TASK PROMPT — Pull every line with the word "camera" out of the entries below.
(SUPPLIED MATERIAL begins)
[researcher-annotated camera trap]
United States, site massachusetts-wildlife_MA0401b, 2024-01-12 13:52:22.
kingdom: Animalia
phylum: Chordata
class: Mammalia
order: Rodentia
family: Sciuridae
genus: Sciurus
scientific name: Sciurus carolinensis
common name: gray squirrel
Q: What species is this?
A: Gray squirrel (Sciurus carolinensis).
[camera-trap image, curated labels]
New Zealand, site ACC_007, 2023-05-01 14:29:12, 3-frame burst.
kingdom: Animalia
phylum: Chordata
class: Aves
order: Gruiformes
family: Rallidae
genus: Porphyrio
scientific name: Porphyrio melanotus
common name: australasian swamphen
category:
(SUPPLIED MATERIAL ends)
WRITTEN ANSWER —
[researcher-annotated camera trap]
[camera-trap image, curated labels]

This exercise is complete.